“I don’t know what’s come to me,” she said sharply, as soon as the tinder-box was replaced. “Think of her holding fast to him all these years, and training up my bairn to believe in him as if he was a noble martyr! My word, it’s a curious thing for a woman to be taken like that with a man, and no matter what he does, to be always believing him!”
Thisbe pursed up her lips, and twitched her toes up and down as they rested upon the fender, while she directed her conversation at the golden caverns of the fire.
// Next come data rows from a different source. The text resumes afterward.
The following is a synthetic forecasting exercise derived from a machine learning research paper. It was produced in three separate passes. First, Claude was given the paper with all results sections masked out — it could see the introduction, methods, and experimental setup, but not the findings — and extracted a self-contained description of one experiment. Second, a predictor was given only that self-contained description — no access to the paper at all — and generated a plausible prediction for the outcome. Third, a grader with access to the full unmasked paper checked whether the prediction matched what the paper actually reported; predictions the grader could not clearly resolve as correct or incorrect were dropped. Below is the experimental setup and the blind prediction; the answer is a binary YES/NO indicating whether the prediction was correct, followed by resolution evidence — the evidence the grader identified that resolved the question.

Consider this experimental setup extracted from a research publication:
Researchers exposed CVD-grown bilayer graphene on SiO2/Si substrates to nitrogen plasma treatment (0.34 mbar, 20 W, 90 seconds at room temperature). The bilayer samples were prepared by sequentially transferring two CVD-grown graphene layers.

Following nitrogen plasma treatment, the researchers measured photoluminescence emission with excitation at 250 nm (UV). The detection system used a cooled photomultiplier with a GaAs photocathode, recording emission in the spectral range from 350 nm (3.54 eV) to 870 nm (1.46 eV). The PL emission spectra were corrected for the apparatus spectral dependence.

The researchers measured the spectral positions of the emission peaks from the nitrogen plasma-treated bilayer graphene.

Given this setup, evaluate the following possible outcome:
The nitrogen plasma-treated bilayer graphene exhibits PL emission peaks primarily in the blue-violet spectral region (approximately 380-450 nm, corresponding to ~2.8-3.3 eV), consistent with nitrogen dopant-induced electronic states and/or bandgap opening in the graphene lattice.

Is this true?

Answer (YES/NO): NO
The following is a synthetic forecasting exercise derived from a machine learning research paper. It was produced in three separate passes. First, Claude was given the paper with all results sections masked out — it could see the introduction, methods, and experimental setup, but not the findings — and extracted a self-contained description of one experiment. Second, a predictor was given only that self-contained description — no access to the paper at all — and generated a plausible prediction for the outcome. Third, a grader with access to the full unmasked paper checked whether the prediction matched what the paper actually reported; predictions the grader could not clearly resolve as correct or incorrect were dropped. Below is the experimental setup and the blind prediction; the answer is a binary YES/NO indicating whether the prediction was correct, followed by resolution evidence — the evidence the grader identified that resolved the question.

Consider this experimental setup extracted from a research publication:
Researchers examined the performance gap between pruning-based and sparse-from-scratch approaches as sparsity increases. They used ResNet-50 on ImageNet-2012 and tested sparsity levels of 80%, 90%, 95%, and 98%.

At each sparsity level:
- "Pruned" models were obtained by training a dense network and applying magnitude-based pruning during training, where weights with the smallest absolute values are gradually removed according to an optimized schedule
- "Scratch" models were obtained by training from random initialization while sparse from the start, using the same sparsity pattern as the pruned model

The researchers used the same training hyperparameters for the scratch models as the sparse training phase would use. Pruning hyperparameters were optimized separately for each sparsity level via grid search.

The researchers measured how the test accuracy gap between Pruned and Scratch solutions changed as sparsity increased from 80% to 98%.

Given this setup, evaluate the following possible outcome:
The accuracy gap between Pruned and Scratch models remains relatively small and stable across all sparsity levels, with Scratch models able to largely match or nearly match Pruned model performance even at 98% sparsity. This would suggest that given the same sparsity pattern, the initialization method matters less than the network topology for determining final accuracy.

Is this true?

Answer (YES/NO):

“They say Gorringe the tailor used to beat his wife, but that woman always looked happy, and I’ve seen her smile on him as if there wasn’t such another man in the world.”
Just then the clock gave such a wheeze that Thisbe started and stared at it.
“Quite makes me nervous,” she said, turning back to the fire. “What with the thinking and worry, and her keeping always in the same mind—oh, my!”
She took her hand from the mantel-piece to clap it upon its fellow as a sudden thought struck her, which made her look aghast.
“If he did!” she said after a pause. “And yet she expects it some day. Oh, dear me! oh, dear me! what weak, foolish, trusting things women are! They take a fancy to a man, and then because you don’t believe in him, too, it’s hoity-toity and never forgive me. Well, poor soul! perhaps it’s all for the best. It may comfort her in her troubles. I wonder what Tom Porter looks like now,” she said suddenly, and then looked sharply and guiltily round to see if her words had been heard. “I declare I ought to be ashamed of myself,” she said, and rushing at some work, she plumped herself down and began to stitch with all her might.
In the little parlour all was very quiet, save the occasional footstep in the street. The blind was not drawn down, and the faint light from outside mingled with the glow from the fire, which threw up the face of Julia Hallam, where she sat dreamily gazing at the embers, against the dark transparency, giving her the look of a painting by one of the Italian masters of the past.
At the old-fashioned square piano her mother was seated with her hands resting upon the keys which were silent. Farther distant from the fire her figure, graceful still, seemed melting into a darker transparency, one which grew deeper and deeper, till in the corner of the room and right and left of the fireplace the shadows seemed to be almost solid. Then the accustomed eye detected the various objects that furnished the room, melting, as it were, away.
Only on one spot did there seem a discordant note in the general harmony of the softly glowing scene, and that was where the rays from a newly-lighted street lamp shone straight upon the wall and across the picture of Robert Hallam, cutting it strangely asunder, and giving to the upper portion of the face a weird and almost ghastly look.